Il jouait de la fausse prétention. Lui qui aimait se faire discret, le voilà en tête d’affiche. Il fini de rire et s’étire un instant, constatant qu’ils étaient en train de parler depuis bien trop longtemps pour une simple consultation. Il n’avait jamais été un garçon simple à maîtriser et le voilà maintenant sur la voie de la paternité. Le pas ultime de son changement de vie. Il se demande si ses enfants seront aussi insoutenables que lui l’était. Il ne l’avait pas rencontré enfant, mais il ne devait pas être des plus calme pour être gardé. D’un côté, il trouverait ça drôle de le voir subir les tours de ses enfants, mais d’un autre côté il espère que ne seront pas des petits diables. La mère n’était non plus des plus calme, la première option semblait donc la plus probable. Il ricane en l’entendant dire qu’elle n’hésite pas à lui en mettre une de temps en temps pour le calmer. Une femme tout aussi explosive.
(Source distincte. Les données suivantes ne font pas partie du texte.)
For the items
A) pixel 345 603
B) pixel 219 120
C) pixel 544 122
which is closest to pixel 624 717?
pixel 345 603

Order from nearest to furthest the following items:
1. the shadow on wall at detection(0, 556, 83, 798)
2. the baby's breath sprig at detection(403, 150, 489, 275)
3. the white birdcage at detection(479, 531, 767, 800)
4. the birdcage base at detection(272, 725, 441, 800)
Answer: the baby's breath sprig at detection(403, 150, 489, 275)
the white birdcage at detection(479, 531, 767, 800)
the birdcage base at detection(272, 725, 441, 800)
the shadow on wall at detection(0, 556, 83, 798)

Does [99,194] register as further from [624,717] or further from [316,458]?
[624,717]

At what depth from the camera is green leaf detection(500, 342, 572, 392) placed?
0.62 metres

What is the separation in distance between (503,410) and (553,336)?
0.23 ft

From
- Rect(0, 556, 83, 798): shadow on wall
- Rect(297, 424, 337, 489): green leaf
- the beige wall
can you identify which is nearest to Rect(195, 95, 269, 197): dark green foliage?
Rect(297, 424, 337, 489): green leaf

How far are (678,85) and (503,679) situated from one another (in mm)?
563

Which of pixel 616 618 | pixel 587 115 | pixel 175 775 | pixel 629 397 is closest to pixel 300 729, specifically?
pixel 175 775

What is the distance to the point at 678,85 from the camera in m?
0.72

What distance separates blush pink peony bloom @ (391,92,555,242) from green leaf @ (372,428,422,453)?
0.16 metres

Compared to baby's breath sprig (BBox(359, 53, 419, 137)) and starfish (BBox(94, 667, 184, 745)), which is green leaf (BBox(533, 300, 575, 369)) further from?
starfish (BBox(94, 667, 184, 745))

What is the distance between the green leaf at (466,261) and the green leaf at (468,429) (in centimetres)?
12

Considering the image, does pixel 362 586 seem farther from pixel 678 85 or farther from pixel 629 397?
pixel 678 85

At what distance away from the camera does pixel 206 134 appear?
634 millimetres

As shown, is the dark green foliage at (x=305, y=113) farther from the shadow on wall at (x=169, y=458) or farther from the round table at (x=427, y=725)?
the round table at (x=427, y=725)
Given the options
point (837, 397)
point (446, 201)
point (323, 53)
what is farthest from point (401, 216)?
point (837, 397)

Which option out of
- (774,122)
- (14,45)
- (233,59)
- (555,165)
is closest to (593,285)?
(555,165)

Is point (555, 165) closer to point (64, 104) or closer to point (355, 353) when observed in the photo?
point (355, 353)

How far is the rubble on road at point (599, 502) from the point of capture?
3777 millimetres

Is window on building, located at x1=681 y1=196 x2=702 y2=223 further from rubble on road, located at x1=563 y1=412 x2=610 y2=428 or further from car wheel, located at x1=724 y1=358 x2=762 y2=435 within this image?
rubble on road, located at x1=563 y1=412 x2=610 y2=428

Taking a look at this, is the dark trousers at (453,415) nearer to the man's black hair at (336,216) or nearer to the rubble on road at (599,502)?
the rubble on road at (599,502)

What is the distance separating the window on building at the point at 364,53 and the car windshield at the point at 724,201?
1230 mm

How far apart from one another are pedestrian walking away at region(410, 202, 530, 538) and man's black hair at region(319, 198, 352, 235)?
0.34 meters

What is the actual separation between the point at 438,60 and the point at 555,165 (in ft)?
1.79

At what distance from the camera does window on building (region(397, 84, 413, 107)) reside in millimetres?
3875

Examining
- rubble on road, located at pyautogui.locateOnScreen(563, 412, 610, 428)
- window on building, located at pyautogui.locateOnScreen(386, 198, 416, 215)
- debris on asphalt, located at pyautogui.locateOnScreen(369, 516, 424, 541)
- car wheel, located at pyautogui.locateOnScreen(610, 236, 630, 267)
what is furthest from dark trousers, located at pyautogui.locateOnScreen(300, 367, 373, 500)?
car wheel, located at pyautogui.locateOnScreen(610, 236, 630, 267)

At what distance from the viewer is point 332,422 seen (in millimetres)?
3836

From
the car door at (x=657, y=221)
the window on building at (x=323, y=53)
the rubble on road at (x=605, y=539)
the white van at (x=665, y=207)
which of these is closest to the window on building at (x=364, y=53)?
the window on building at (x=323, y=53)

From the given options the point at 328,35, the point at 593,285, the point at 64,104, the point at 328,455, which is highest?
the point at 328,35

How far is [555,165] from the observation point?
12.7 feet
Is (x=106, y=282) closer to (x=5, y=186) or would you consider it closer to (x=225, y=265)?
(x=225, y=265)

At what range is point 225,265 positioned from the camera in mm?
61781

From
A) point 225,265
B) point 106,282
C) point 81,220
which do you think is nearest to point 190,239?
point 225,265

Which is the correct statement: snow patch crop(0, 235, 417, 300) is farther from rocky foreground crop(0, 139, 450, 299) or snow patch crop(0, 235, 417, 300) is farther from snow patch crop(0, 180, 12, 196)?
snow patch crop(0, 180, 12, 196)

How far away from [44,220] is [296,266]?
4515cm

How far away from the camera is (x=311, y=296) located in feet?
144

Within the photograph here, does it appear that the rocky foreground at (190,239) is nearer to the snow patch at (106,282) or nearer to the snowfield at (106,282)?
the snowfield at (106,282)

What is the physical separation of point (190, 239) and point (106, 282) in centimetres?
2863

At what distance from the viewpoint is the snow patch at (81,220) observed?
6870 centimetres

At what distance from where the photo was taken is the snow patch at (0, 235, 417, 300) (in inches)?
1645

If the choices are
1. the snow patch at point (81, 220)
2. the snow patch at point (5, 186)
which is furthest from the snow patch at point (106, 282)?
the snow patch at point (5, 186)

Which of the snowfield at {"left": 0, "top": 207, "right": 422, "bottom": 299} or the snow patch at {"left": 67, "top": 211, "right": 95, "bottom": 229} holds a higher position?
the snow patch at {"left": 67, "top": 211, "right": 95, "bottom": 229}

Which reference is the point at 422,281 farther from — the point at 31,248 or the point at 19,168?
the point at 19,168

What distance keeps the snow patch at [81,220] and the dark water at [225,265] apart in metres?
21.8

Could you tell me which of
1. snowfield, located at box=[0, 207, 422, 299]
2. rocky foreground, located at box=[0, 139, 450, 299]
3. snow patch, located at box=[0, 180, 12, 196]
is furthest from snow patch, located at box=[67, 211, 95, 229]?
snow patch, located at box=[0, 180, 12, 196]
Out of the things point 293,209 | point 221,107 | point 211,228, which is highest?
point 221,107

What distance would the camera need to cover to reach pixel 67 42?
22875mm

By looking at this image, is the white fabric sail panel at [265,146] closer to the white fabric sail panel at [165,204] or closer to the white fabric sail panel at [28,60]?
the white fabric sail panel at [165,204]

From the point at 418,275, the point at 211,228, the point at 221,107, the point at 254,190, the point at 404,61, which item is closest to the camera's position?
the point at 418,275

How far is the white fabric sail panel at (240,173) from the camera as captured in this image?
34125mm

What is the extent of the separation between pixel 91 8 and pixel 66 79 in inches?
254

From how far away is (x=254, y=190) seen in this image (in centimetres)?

« Je suis content que nous ne soyons pas voisins! »
Il rigole de plus belle et s’avance vers lui et lui tape amicalement dans le dos.
« Bon, je ne te mets pas dehors, mais j’ai du travail en plus moi maintenant, je ne peux plus traîner en jogging et glander quand l’envie me chante! Hop hop ! »
Il ne voulait pas le presser de partir, mais il prenait ses responsabilités au sérieux et n’avait pas envie de lâcher prise en moins d’un mois. La visite du casse-cou lui aura permis de faire une pause et de se détendre avant de se replonger dans la paperasse du village. C’est fou tout ce qui arrive en une semaine. Il ne pensait pas qu’il allait passer plus de temps à signer des autorisations ou jouer les médiateurs pour une querelle d’ados. Il le raccompagne à la porte et lui tape une dernière fois entre les omoplates pour le saluer.
« Essaie de ne pas te faire sauter une nouvelle fois s’il te plaît! Je préférerais te voir devant une pinte le prochain coup et pas sur un brancard! »
Ils se saluent et il ferme la porte constatant le bazar. Il prend une serpillère et commence à éponger le sang qu’Universa avait mis partout en rentrant. Une fois son petit ménage fait, il retourne à son document. Le reste de la journée fut calme.